Хотя Марк и хвалил приемного отца, тот недостаточно хорошо подготовил своего наследника к будущей роли. Марк никогда не выезжал за пределы Рима до восшествия на престол в 161 году и не имел ни военной подготовки, ни опыта службы. Три десятилетия до смены правителя прошли совершенно мирно, но новый император сразу столкнулся с серьезными вторжениями и на Дунайском, и на Персидском фронте. Персы и германские племена перешли в наступление из-за внутренних факторов, но также, возможно, почувствовали, что римская армия несколько ослабела за несколько десятилетий мира, и решили испытать империю на прочность. Вскоре после этого империю охватила эпидемия чумы. Рим столкнулся с самой опасной угрозой за весь II век, но пока она не имела глубоко укорененных структурных элементов, которые стали причиной затяжного кризиса в III веке. Марк не любил военно-походную жизнь, но из чувства долга взял на себя командование европейским фронтом. Значительную часть своего правления он командовал армиями и со временем зарекомендовал себя как компетентный и успешный военачальник, который заслужил верность и уважение своих солдат.
Поскольку Марк не мог находиться одновременно в Европе и Азии, на Персидский фронт он отправил опытного и талантливого полководца Авидия Кассия. Авидий был не только римским аристократом, но и потомком греческой династии Селевкидов, которая правила Персией на протяжении нескольких поколений после смерти Александра Македонского. Он блестяще справился со своей задачей, получил за это щедрые дары и удостоился огромных почестей.

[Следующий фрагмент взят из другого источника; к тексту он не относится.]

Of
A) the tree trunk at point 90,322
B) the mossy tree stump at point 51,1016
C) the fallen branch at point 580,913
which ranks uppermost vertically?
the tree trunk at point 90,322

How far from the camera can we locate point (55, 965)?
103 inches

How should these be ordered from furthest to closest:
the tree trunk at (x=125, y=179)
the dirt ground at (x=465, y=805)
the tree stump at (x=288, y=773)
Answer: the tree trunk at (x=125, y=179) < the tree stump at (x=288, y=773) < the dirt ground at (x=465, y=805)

После поражения персов он остался верховным главнокомандующим на восточном фронте. В 175 году, когда Марк Аврелий постарел и встал вопрос о престолонаследии, Авидий поднял мятеж и провозгласил себя императором. Многие влиятельные полководцы на востоке поддержали мятеж, хотя в некоторых случаях их решение объяснялось слухами о смерти Марка Аврелия. Учитывая, что Марк Аврелий был одним из самых легитимных и великодушных римских императоров, мятеж Авидия служит ярким свидетельством того, что римская монархия не могла контролировать своих генералов и доверять им. После поражения Авидия к мятежникам отнеслись снисходительно, но Марк Аврелий поспешил назначить наследником Коммода – единственного выжившего сына из 15 детей, которые родились у него в браке с императрицей Фаустиной. Когда в 177 году Коммод стал соправителем Марка Аврелия, ему было всего 15 лет. Через три года он взошел на престол после смерти отца. Впоследствии высказывалось мнение, что единственной серьезной ошибкой Марка Аврелия стал неудачный выбор наследника, но правда в том, что выбирать ему не приходилось. По римскому обычаю власть переходила от отца к сыну. Кроме того, отлучив Коммода от престола, Марк Аврелий, вероятно, подписал бы ему смертный приговор, поскольку живым он представлял огромную угрозу для любого последующего правителя.
Марк Аврелий считал философию гораздо более благородным призванием, чем управление государством: “Александр, Гай, Помпей, – писал он, – что они рядом с Диогеном, Гераклитом, Сократом? Эти видели вещи, их причины и вещество, и ведущее их оставалось самим собой; а там сколько прозорливости, столько же и рабства”. Император сожалел, что положение не позволяло ему уединиться “в глуши, у берега моря, в горах” и выделить время на чтение и размышления. Ему претило стремление правителей к блеску и славе, и он насмехался над людьми, которые мечтали обессмертить себя для потомков. Он полагал, что слава пуста и преходяща. Истинное удовлетворение ему приносило познание самого себя и своего разума. Обычно Марка Аврелия причисляют к стоикам – философской школе, которая зародилась в Греции, но оказала огромное влияние на римские элиты. Главный постулат стоиков заключался в том, что люди – рациональные и социальные существа. По природе своей они ставят логику во главу угла и проявляют великодушие по отношению к окружающим. Римские стоики главным образом воспринимали стоицизм как этическую систему и кодекс государственной службы. По сути, стоики верили во всеобщее единение человечества, однако, в отличие от более поздних христианских римских императоров и церковников, они не считали свою империю политическим фасадом всемирного человеческого сообщества.